19 de novembro de 2008

AS CARTAS VIII

Carta de Francisco para Maria.
Sem data.

Maria,
A paciência é o mais difícil dos heroísmos, o heroísmo constante, quotidiano. Isso nos ensina, com profunda sabedoria, numa lição cheia de verdade, o pensador francês Maxime de Champ. E, ao mesmo tempo, inspira-nos esse heroísmo, mostrando-nos, a traços firmes e claros, o espetáculo da vida, o conflito eterno dos seres, a luta silenciosa do bem e do mal. Este aparece com a maior freqüência que aquele. É uma conseqüência natural e lógica da própria luta em que os homens se empenham constante e eternamente, acumulando na sua alma um patrimônio de ódios, vinganças e maldades.
Por isso, como diz Anatole, “é necessário saber sofrer”, porque a ciência da dor é a única ciência da vida.
E a criatura humana aprende a sofrer somente quando atinge a esse estado que eu chamo divino, de paciência, depois de haver sofrido com resignação toda gama pungente das dores deste mundo.

Vieram-me ao pensamento essas breves considerações, porque um homem, perverso e infeliz, e a quem dediquei, há até bem pouco tempo, grande parte da minha afetividade, acaba de projetar na minha vida a amargura de um mal, felizmente reparável, por ser apenas material. E é esse homem que me impede de ir visitar-te... Saberás o porquê mais tarde.
Mas, eu, que já aprendi a sofrer, sei perdoar. E perdoei-o. Perdoei-o como se deve perdoar, com o mais nobre e verdadeiro perdão: esquecendo o mal produzido.
Para mim, o homem é tão ínfimo, tão miserável, que o acho até indigno de receber das almas superiores um gesto verberativo, uma atitude condenatória aos seus atos de torpeza. O homem superior teria de descer demasiado. E eles não merecem tal honra. Eles merecem apenas um piedoso e completo perdão, que é o desprezo superior dos espíritos nobres.

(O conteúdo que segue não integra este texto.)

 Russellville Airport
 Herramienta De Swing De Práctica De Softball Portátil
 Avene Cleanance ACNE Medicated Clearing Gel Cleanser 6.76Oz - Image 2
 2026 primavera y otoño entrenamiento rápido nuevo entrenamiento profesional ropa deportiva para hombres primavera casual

Não sei se ainda esta semana poderei gozar o encanto doce e perfumado do teu convívio, dentro da beleza pagã e luminosa da natureza, nesse recanto delicioso do nosso Estúdio. Correr contigo, nas manhãs radiosas de sol, pelos campos úmidos, a aspirar o cheiro ocre e sadio das resinas campestres. Embriagar-me, perto de ti, à hora fauniana do meio-dia, na preguiça sensual do repouso. E, à tarde, quando o sol pintasse de ametista o horizonte, contemplar o crepúsculo do dia através do crepúsculo dos teus olhos, cantando na minha lira de Apolo a imortalidade do nosso sonho. E depois, trêmulos, amorosos, debaixo da palidez clorótica da lua, sonharmos, sentindo na carne a carícia de seda dos dedos invisíveis da noite.

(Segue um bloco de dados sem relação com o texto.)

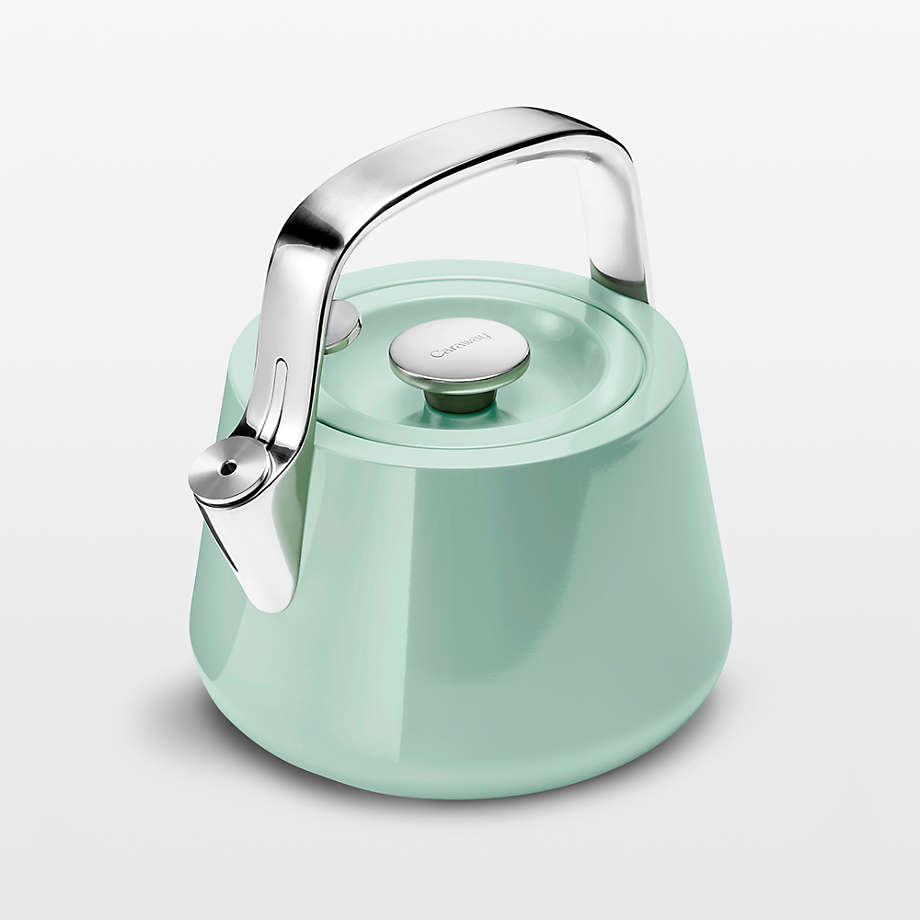 Mint green 2024 tea kettle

Que doçura, que sonho, que poesia, meu amor, meu amor, meu grande amor...
Do teu Francisco.

Observações:Esta carta me parece ser bem posterior àquelas postadas até agora. Espantoso como Francisco não consegue esconder a imensa frustração que experimentou ao perceber que não poderia rever sua Maria, supostamente, por conta de alguém que não cumpriu com a palavra empenha. Conquanto queira mostrar-se superior, esforçando-se por perdoar o tal homem perverso, Francisco não esconde o sentimento de desprezo e repulsa que filosoficamente nutre contra quem o impediu de estar com sua amada. Quando leio coisas assim, viajo no tempo. E fico eu mesma imaginando o que terá sido um romance vivido dessa forma, entre personagens reais que habitaram Porto Alegre há tanto tempo.